- [THE TASK]
All lines from the one that contains "content_type: application/javascript; charset=utf-8" through the final line of the entries must be repeated exactly. No other lines belong in the output.

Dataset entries
━━━━━━━━━━━━━━━━

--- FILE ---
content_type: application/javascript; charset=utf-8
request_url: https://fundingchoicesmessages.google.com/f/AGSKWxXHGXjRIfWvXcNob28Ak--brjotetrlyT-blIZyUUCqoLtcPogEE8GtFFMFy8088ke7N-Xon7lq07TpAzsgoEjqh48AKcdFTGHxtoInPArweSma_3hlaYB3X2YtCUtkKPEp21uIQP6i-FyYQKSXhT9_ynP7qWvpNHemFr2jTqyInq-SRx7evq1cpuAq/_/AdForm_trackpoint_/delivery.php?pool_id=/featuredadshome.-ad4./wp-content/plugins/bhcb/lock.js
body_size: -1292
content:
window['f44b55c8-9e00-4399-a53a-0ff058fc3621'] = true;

━━━━━━━━━━━━━━━━

- [RESULT BELOW]
content_type: application/javascript; charset=utf-8
request_url: https://fundingchoicesmessages.google.com/f/AGSKWxXHGXjRIfWvXcNob28Ak--brjotetrlyT-blIZyUUCqoLtcPogEE8GtFFMFy8088ke7N-Xon7lq07TpAzsgoEjqh48AKcdFTGHxtoInPArweSma_3hlaYB3X2YtCUtkKPEp21uIQP6i-FyYQKSXhT9_ynP7qWvpNHemFr2jTqyInq-SRx7evq1cpuAq/_/AdForm_trackpoint_/delivery.php?pool_id=/featuredadshome.-ad4./wp-content/plugins/bhcb/lock.js
body_size: -1292
content:
window['f44b55c8-9e00-4399-a53a-0ff058fc3621'] = true;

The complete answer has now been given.